С.: – Так называемые официальные лица и менеджеры даже автомобили, на которых они приезжают в свои офисы, должны иметь не ниже моделей, принятых в их кругу. Приедет служащий не на той машине, ему начальник может сказать: «Раз не соответствуешь должности, мы тебя понизим». Наши новоиспечённые вельможи готовы часами томиться в пробках, но в общественный транспорт для простонародья сесть им, как говорит молодёжь, «западло». В западных странах, например в Дании, министры и мэры ездят на работу на велосипедах. Можно ли себе представить, чтобы у нас начальник какой-нибудь захудалой конторы прикатил на работу на двух колёсах? Почему в Москве и в областных центрах фактически нет велодорожек – в отличие от многих столиц и городов Европы? Не потому, что условия в наших городах не позволяют. И деньги на это нужны мизерные. Потому что сами наши чиновники ни за что на велосипед не сядут, а эгоизм и самомнение не дают подумать о гражданах, не относящихся к VIP-персонам.
Р.: – Срезанию экстремумов в социальной иерархии горожан способствует устройство на основных городских магистралях выделенных полос для общественного транспорта: автобусы и троллейбусы играют демократизирующую роль. Но это – только один из аспектов демократизации общества.
С.: – В Европе обладатели самых высоких должностей не стесняются не только ездить на велосипеде, но и участвовать самым непосредственным образом в праздниках, карнавалах, шутливых соревнованиях. А наши многие местные начальники в лучшем случае прочитают по бумажке какое-нибудь приветствие с высокой трибуны, чтобы обязательно быть над народом.

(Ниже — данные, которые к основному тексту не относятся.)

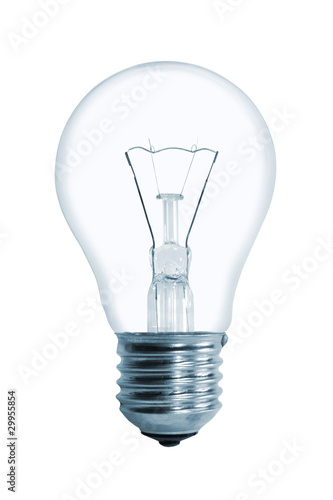 Light bulb isolated on a white backgronud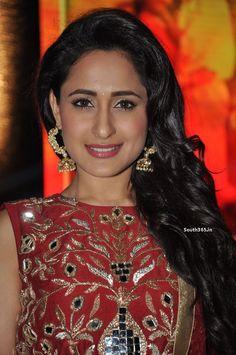 Pragya Jaiswal in Red Dress at Kanche Telugu Movie Audio Launch (35) at Pragya Jaiswal at Kanche Songs Launch  #PragyaJaiswal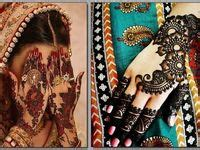henna tattoo home remedy 14 best images about arabic mehndi designs for on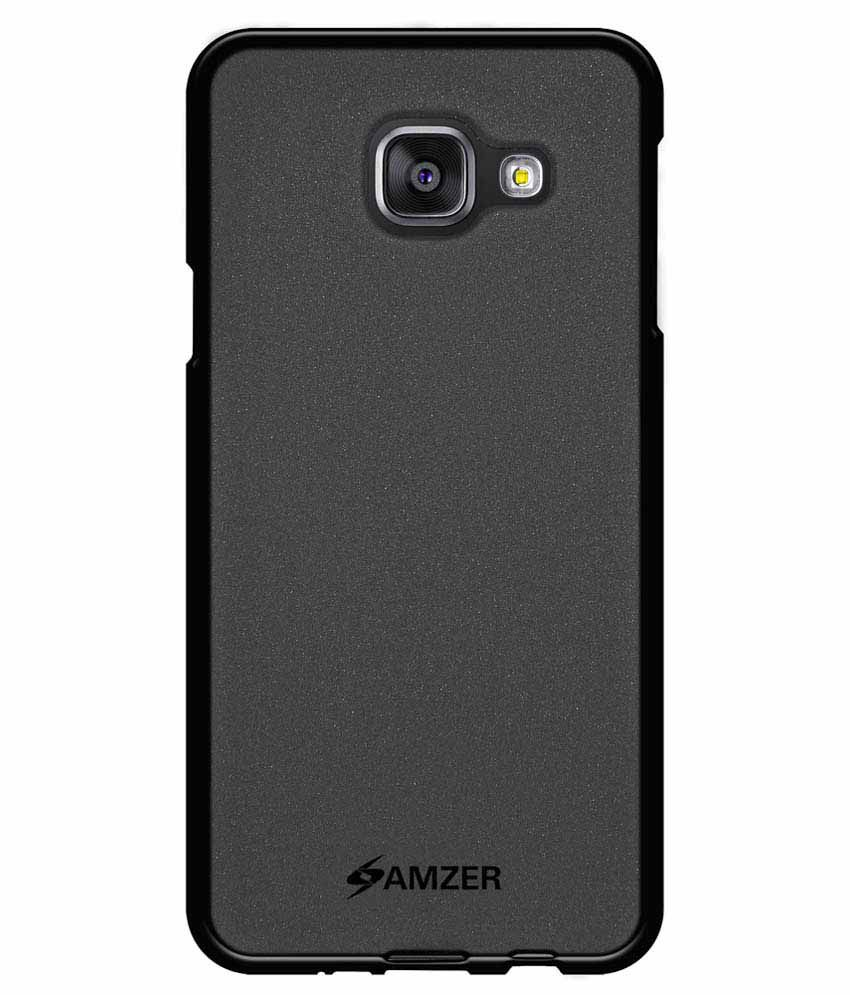 amzer back cover for samsung galaxy a3 2016 sm a310f black plain back covers online at low. Black Bedroom Furniture Sets. Home Design Ideas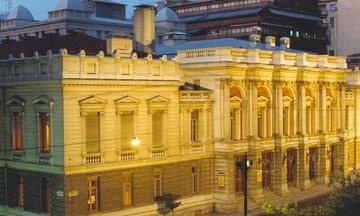 Εθνικό Θέατρο: Τέλος εποχής και τυπικά για Δημήτρη Λιγνάδη - Αναζητείται καλλιτεχνικός διευθυντής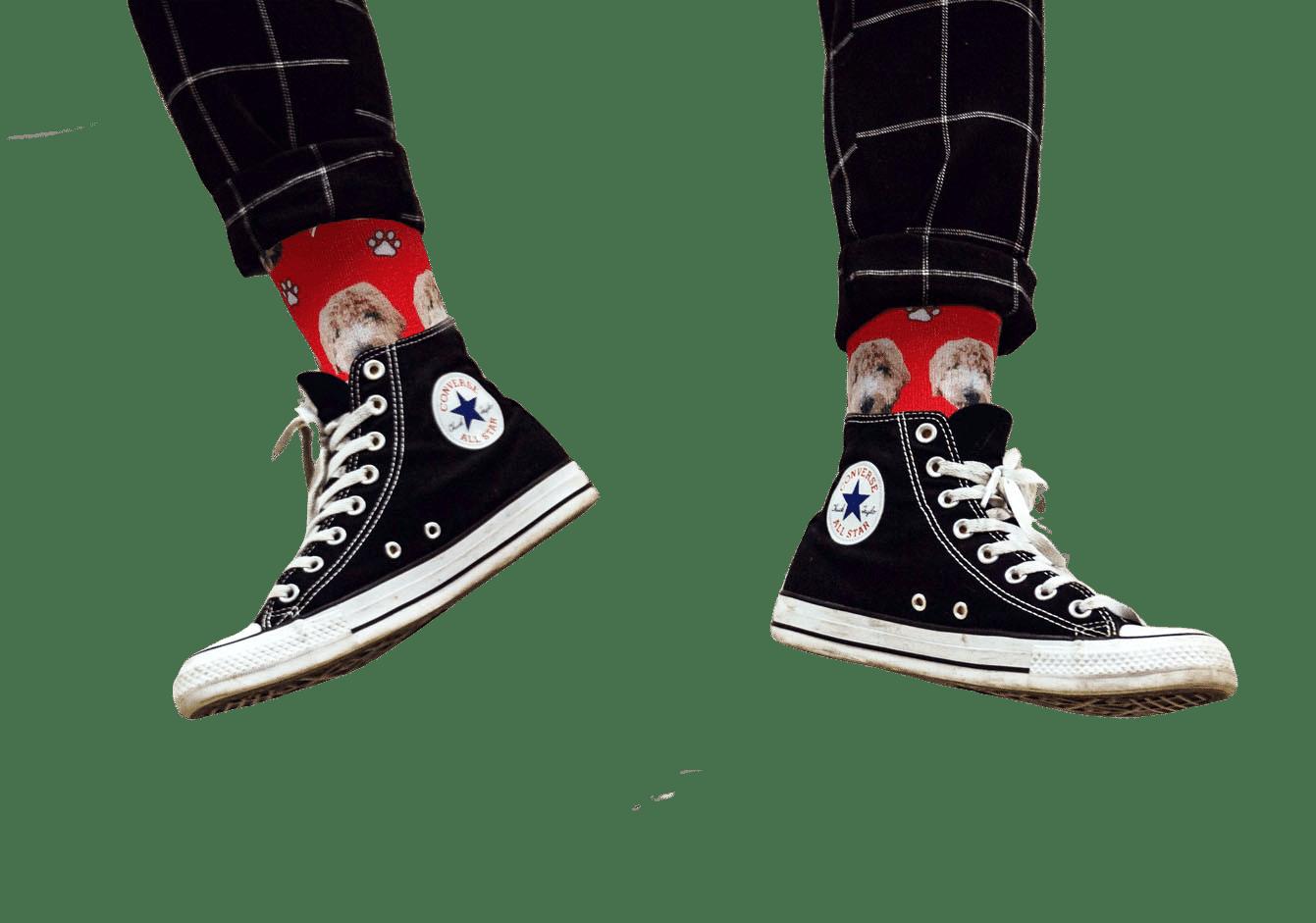 Sneakers - Shoe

Р.: – Наши чиновники нагружены унаследованным из прошлого советским официозом. До 1917 года в русских селениях жили намного веселее, устраивали всевозможные игры и развлечения. А. Горянин в книге «Мифы о России и дух нации» рассказывает, что в старину массовые развлечения были очень любимы нашими предками. Например, в Пскове весь город, мужчины и женщины, молодые и старые, наряжались и собирались на игрища. Мы за годы советской власти отвыкли от карнавалов, всевозможных фестивалей, шествий, массовых весёлых праздников. Непринуждённое веселье заменилось в основном добровольно-принудительными празднествами, идеологически направленными мероприятиями с изрядным включением бюрократического официоза. Однако прежние традиции и увлечения в России постепенно возвращаются.
С.: – Мы очень болезненно блюдём свой статус. Начиная с Петра I, всё время будто стремимся прыгнуть выше головы в нашем рвении, вознестись над страной, над соотечественниками, над могилами предков, над окружающими, причём, сами того не сознавая, это делают почти все: от охранников до академиков и министров.